- Karin-gorfood Location in Somalia Karin-gorfood Karin-gorfood (Sool)
- Coordinates: 8°07′9.61″N 47°45′24.3″E﻿ / ﻿8.1193361°N 47.756750°E
- Country: Somalia
- Region: Sool
- District: Las Anod District

Population (2019)
- • Total: 1,200
- Time zone: UTC+3 (EAT)

= Karin-gorfood =

Karin-gorfood (Karin-garfood, Karin-karfood) is a town in the Sool region of Somalia.

==Education==
According to the 2007 survey, Karin-gorfood has an integrated school with 90 students. However, this year was severely affected by the drought and the resulting displacement.

==History==
In June 2008, the International Committee of the Red Cross donated rice, oil, and cowpeas to a poor district in the Sool region including Karin-gorfood.

In September 2012, Minister of Education Puntland inspected the educational situation in Karin-gorfood and other cities.
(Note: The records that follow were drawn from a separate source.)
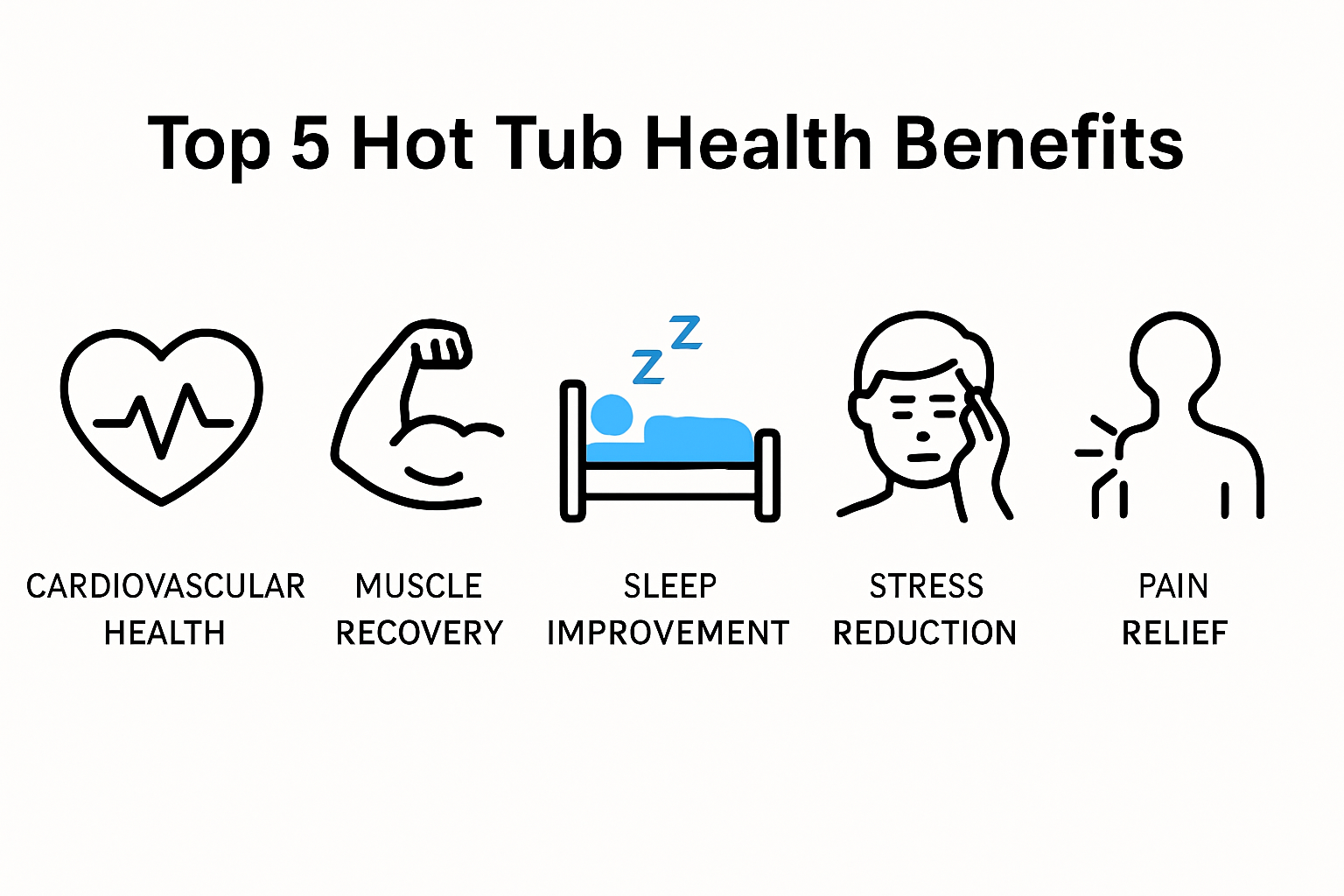 Top 5 Hot Tub Health Benefits

Z Z

CARDIOVASCULAR HEALTH

MUSCLE RECOVERY

SLEEP IMPROVEMENT

STRESS REDUCTION

PAIN RELIEF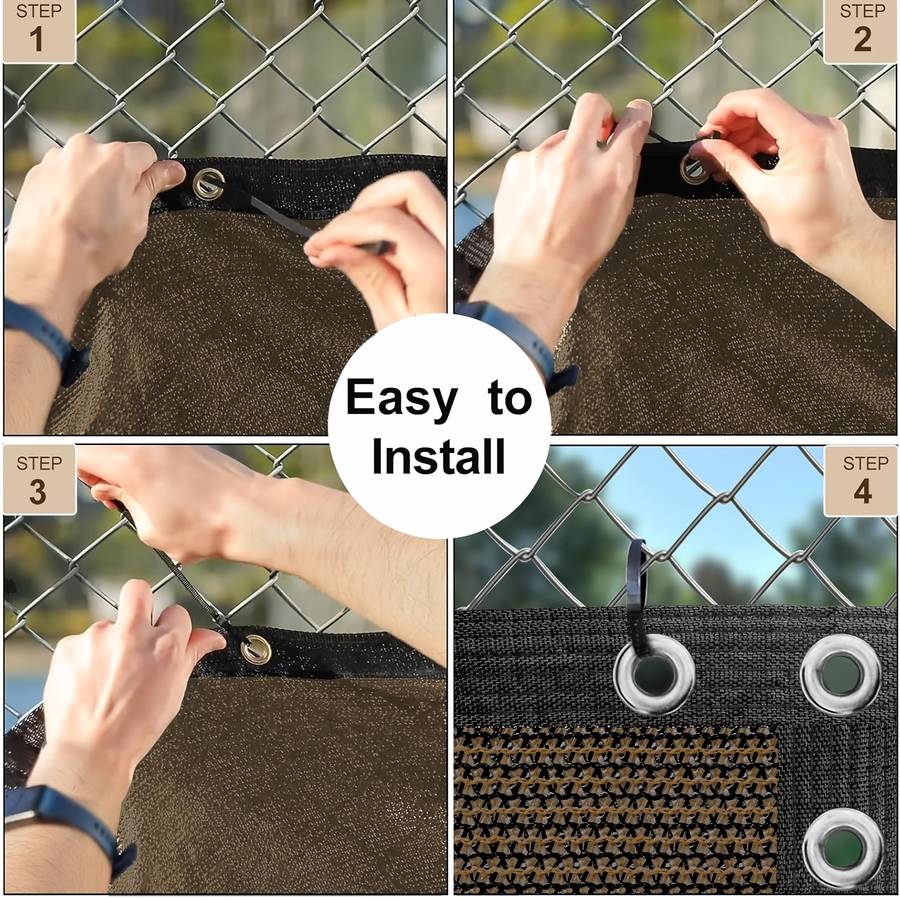 STEP
1

STEP
2

Easy to Install

STEP
3

STEP
4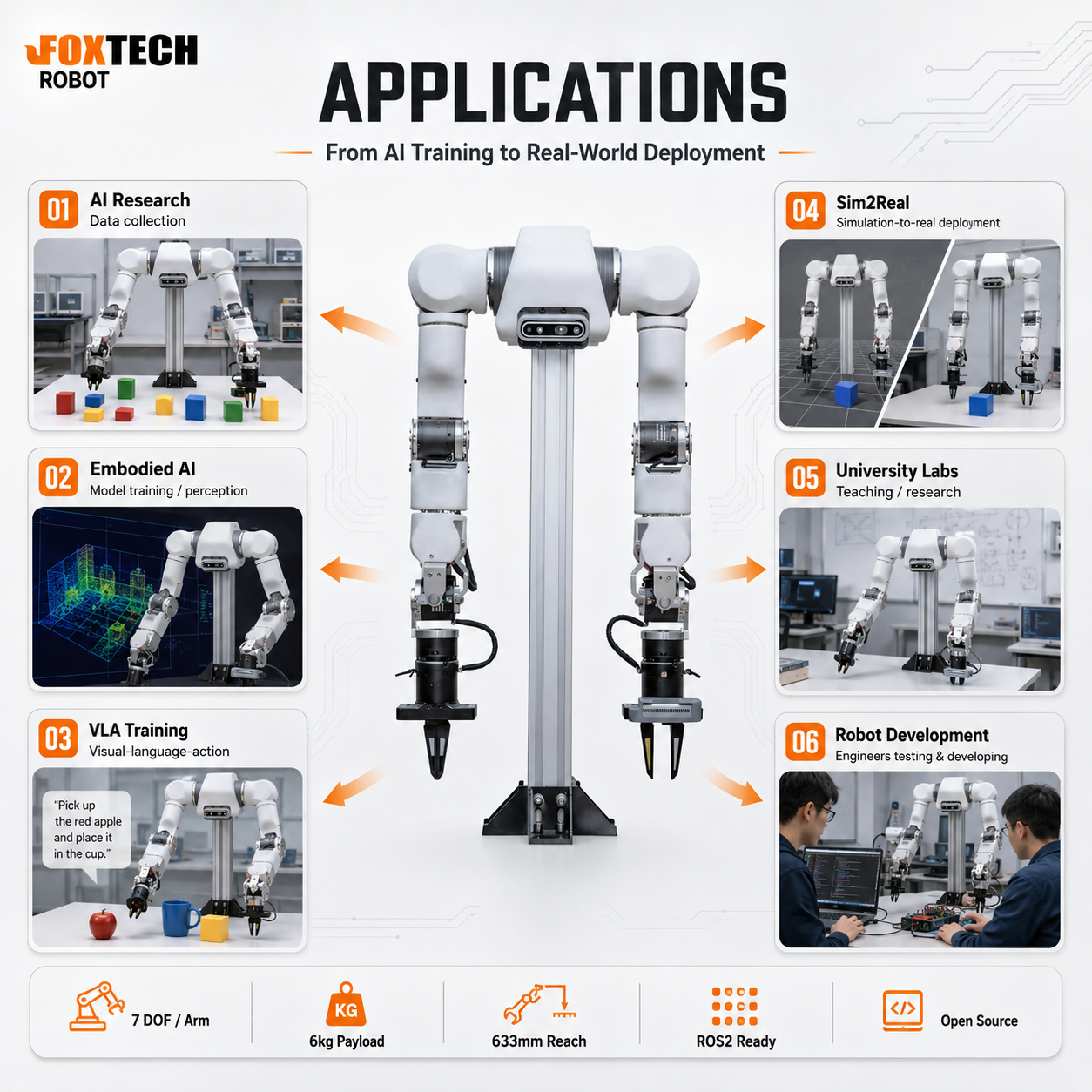 FOXTECH
ROBOT

APPLICATIONS

From AI Training to Real-World Deployment

01
AI Research
Data collection

02
Embodied AI
Model training / perception

03
VLA Training
Visual-language-action

"Pick up the red apple and place it in the cup."

04
Sim2Real
Simulation-to-real deployment

05
University Labs
Teaching / research

06
Robot Development
Engineers testing & developing

7 DOF / Arm

KG
6kg Payload

633mm Reach

ROS2 Ready

Open Source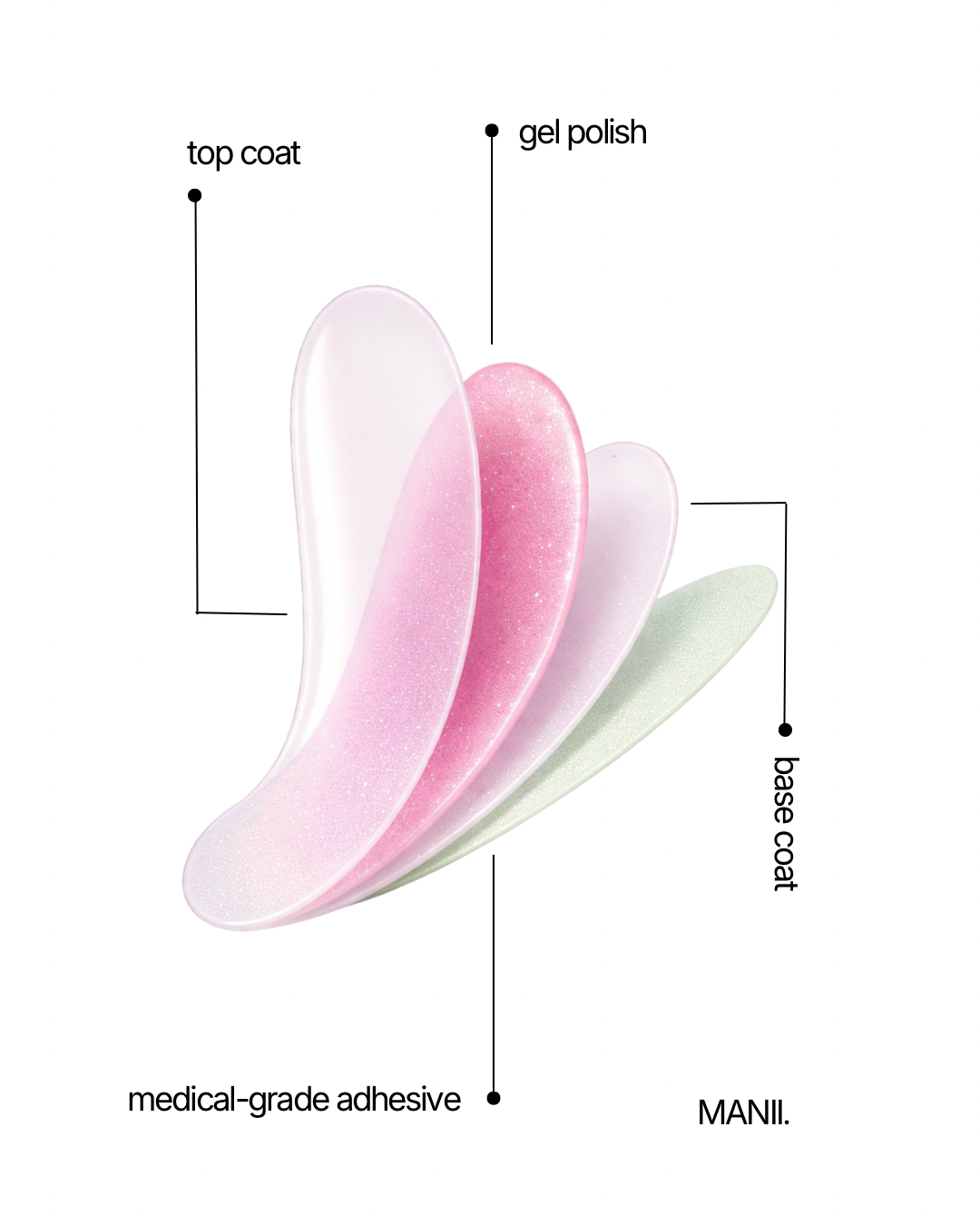 top coat

gel polish

base coat

medical-grade adhesive

MANII.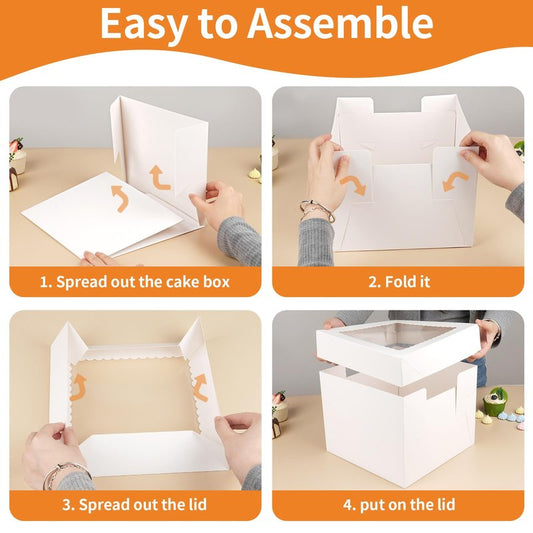 Easy to Assemble

1. Spread out the cake box

2. Fold it

3. Spread out the lid

4. put on the lid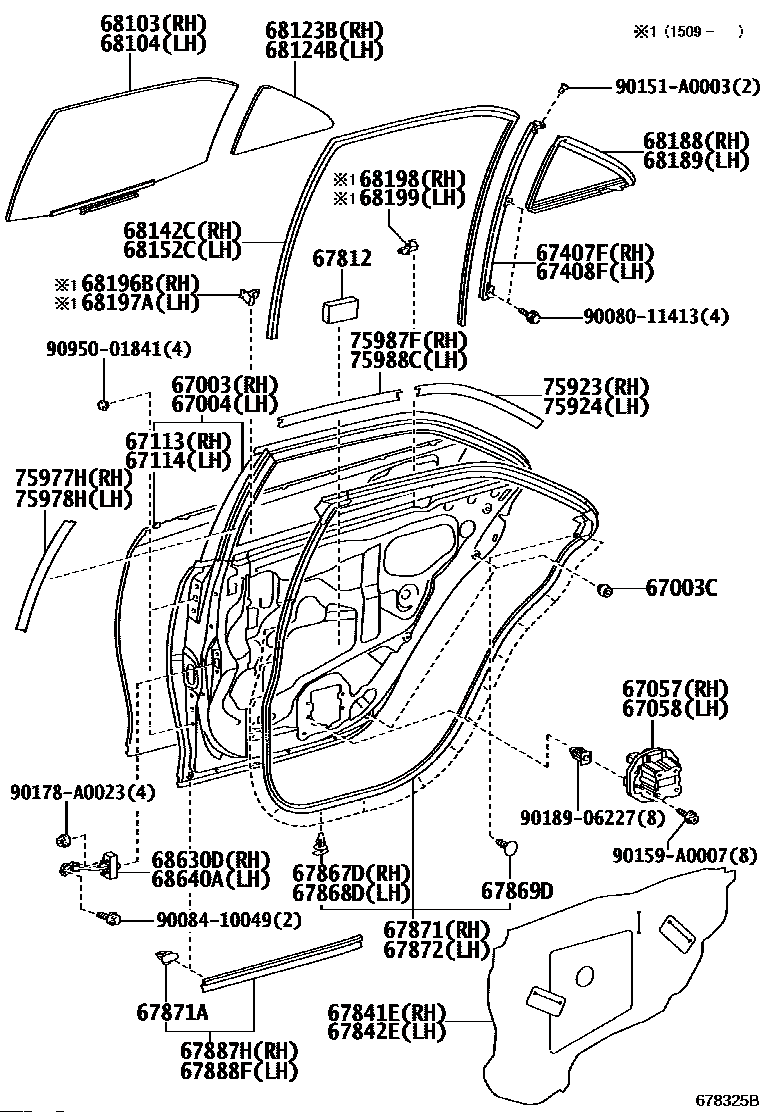 68103(RH)
68104(LH)

68123B(RH)
68124B(LH)

※1 (1509 - )

90151-A0003(2)

68188(RH)
68189(LH)

※1 68198(RH)
※1 68199(LH)

68142C(RH)
68152C(LH)

67812

67407F(RH)
67408F(LH)

※1 68196B(RH)
※1 68197A(LH)

90080-11413(4)

90950-01841(4)

75987F(RH)
75988C(LH)

67003(RH)
67004(LH)

75923(RH)
75924(LH)

67113(RH)
67114(LH)

75977H(RH)
75978H(LH)

67003C

67057(RH)
67058(LH)

90178-A0023(4)

90189-06227(8)

90159-A0007(8)

68630D(RH)
68640A(LH)

67867D(RH)
67868D(LH)

67869D

90084-10049(2)

67871(RH)
67872(LH)

67871A

67841E(RH)
67842E(LH)

67887H(RH)
67888F(LH)

678325B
In June 2014, Khatumo State forces led by Ali Khalif Galaydh rest their troops in Karin-gorfood on their way from Taleh to Sahdheer, pursued by Somaliland forces.

In November 2017, a measles epidemic broke out in the Bo'ame district, and the epidemic was particularly prolonged in Karin-gorfood due to a lack of vaccine and other factors.

In May 2020, a coordinator from the Somaliland Ministry of Health visited a number of towns in the Sool region, including Karin-gorfood.

In January 2021, a conference for peace was held in Karin-gorfood.